The Architecture Reference

Api messaging · APIs & Communication · Advanced

Choreography and Async Communication

Coordinate independent services without a central conductor: stateless choreography, shared correlation IDs, progress resources, and fallbacks for the failures distributed systems guarantee.

Api messaging Advanced ⏱ 4 min read Complete

💃 Analogy

Choreography is a flock of starlings. No bird is in charge, yet the murmuration moves as one because each bird reacts to its neighbours by simple shared rules. Take any bird away and the flock adapts. An orchestrated system is a marching band following a drum major — impressive, but if the drum major trips, everyone stops.

Workflow without a conductor

In stateless choreography, there is no central engine. The workflow is an emergent by-product of independent services reacting to one another — the style that inspired the language Ballerina, and the model behind cloud pub/sub services (Pub/Sub, Eventarc, SNS/SQS).
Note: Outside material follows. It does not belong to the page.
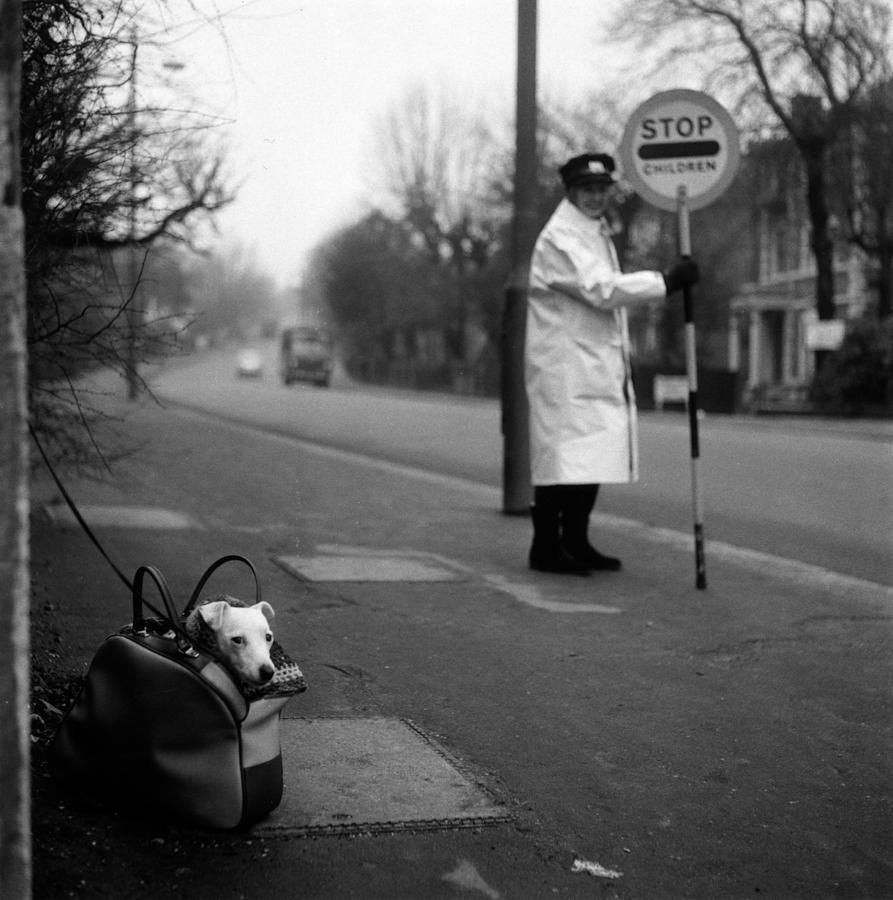 Adults Only Photograph - Bag Dog by Jim Witts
Compared with orchestration, it is loosely coupled, resilient, and easy to modify in parts. The trade-off is observability: it is hard to monitor overall progress and ecosystem health.

When to choose it: few steps and branches favour orchestration; involved, branching workflows favour choreography.

sequenceDiagram
participant Cart as Cart service
participant Tax as Tax service
participant Pay as Payment service
participant Ship as Shipping service
Cart->>Tax: checkout event (correlation-id: J1)
Tax->>Pay: taxed event (correlation-id: J1)
Pay->>Ship: paid event (correlation-id: J1)
Ship-->>Cart: shipped event (correlation-id: J1)
Note over Cart,Ship: No central engine — each service reacts to the previous

Shared state and correlation

Services in a choreography share state, not data models. Use a standalone HTTP shared-state resource per job (advertised via rel="sharedState"), read by each task and written back with idempotent PUT. Property names must be agreed via a shared vocabulary, and values must be expressed idempotently (an absolute updatedPrice, never a percentIncrease).

Correlate the distributed work with IDs that travel on every message:

  • jobID → the correlation-id header (the whole job).
  • taskID → the request-id header (one step), in both request and response.

Restore visibility with a progress resource

To compensate for choreography’s blind spot, expose a progress resource per job — a cacheable HTTP resource holding job and task metadata (jobStatus, taskStatus, start/stop times, taskMaxTTL) plus a refresh link to poll. Keep it basic feedback, not a trace log, and never include private or debugging data.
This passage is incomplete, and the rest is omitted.